Vous placez toujours l'opprimé au centre de vos films.

Luc Dardenne : Je pense que c'est lié à la ville industrielle de Seraing (près de Liège, ndlr), où nous avons grandi et tourné la majorité de nos films. Les gens y étaient autrefois riches, mais la crise économique des années 70 les a fait sombrer dans la pauvreté. Les jeunes et les enfants ont été les plus touchés et se sont retrouvés en quelque sorte orphelins du jour au lendemain. Est-ce qu’on ressent une sorte de devoir envers ces personnes qui étaient avant au centre mais qui ne le sont plus ? Je ne sais pas, peut-être.

En dehors de Jeonju, de nombreuses séances spéciales mettent vos films à l’honneur en Corée et notamment à Séoul.
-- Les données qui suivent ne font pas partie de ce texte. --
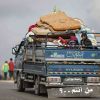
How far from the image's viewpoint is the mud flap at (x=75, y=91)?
21828 mm

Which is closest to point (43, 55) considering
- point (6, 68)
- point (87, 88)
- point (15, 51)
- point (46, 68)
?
point (46, 68)

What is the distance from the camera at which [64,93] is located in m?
21.9

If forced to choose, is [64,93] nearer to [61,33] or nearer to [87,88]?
[87,88]

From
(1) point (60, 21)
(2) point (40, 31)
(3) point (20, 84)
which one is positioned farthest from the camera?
(3) point (20, 84)

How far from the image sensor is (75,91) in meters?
22.0

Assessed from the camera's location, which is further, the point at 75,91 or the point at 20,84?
the point at 20,84

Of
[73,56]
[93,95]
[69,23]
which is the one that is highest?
[69,23]

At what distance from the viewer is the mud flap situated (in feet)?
71.6

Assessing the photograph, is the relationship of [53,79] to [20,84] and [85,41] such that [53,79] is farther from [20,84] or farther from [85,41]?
[20,84]

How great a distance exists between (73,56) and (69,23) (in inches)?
91.8

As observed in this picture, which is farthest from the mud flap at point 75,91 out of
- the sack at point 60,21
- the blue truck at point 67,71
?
the sack at point 60,21

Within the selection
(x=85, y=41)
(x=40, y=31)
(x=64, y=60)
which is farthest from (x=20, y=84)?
(x=64, y=60)

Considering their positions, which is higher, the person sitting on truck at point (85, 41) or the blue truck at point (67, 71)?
the person sitting on truck at point (85, 41)

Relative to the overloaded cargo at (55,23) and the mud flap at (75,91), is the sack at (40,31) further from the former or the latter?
the mud flap at (75,91)
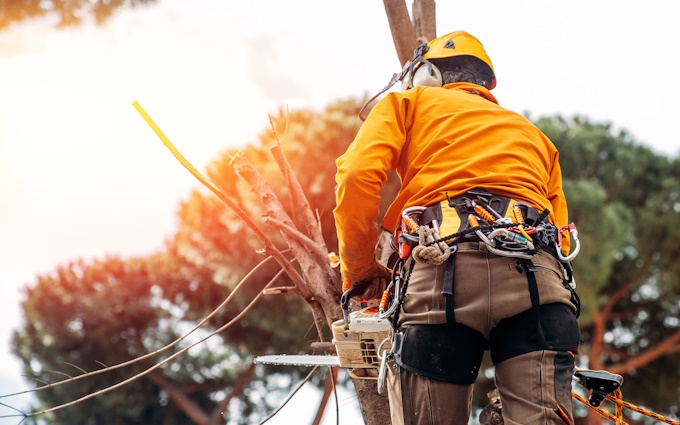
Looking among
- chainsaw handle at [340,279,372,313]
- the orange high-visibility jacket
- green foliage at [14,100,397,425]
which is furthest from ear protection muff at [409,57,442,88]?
green foliage at [14,100,397,425]

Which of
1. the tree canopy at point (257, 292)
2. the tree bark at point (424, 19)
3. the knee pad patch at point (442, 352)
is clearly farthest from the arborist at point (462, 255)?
the tree canopy at point (257, 292)

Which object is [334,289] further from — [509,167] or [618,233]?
[618,233]

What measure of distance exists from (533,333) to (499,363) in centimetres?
16

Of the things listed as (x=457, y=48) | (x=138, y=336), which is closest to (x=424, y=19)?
(x=457, y=48)

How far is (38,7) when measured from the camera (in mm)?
8461

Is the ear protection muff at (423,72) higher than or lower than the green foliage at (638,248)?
higher

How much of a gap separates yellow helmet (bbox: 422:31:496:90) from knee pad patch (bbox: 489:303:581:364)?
44.2 inches

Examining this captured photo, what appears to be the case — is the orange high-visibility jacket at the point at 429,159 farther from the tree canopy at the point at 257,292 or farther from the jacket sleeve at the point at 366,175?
the tree canopy at the point at 257,292

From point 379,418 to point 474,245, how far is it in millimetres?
1301

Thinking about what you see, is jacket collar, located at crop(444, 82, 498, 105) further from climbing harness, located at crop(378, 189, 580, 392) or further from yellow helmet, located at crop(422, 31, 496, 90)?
climbing harness, located at crop(378, 189, 580, 392)

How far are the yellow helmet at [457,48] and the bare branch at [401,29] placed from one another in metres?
1.54

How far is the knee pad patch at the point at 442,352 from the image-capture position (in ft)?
6.11

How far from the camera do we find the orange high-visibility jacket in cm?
204

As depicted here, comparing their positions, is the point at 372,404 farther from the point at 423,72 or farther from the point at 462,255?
the point at 423,72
Vous attendiez-vous à un tel intérêt de la part du public coréen ?

Luc Dardenne : C’est une bonne surprise ! On a toujours essayé de raconter, comme tous les cinéastes du monde, une histoire qui soit ancrée quelque part mais qui raconte quelque chose d’universel et qui ouvre sur d’autres contextes. Le cinéma doit être comme ça. Dans ce sens-là, bien sûr que Tori et Lokita intéresse un autre public que le public belge. Mais c’est quand même nouveau pour nous de voyager au Brésil, au Japon, au Pérou, car nous n’avions jamais vraiment bougé d’Europe. Même si nos films d’adressent à tout le monde, c’est une bonne surprise de voir que tout le monde s’y intéresse.

Qu'aimerez-vous dire aux lecteurs de Korea.net qui regarderont Tori et Lokita ?

Luc Dardenne : On espère qu’ils pourront devenir les amis de Tori et Lokita. En général, quand on est face à un étranger, on a tendance à avoir peur et à le voir comme une menace. Mais ici, on a surtout voulu montrer l’amitié entre deux enfants. Ce serait bien que les spectateurs réussissent à sentir cette amitié et à eux-mêmes devenir amis avec Tori et Lokita.


Tori et Lokita, de Jean-Pierre et Luc Dardenne. Sortie en Corée du Sud le 10 mai prochain.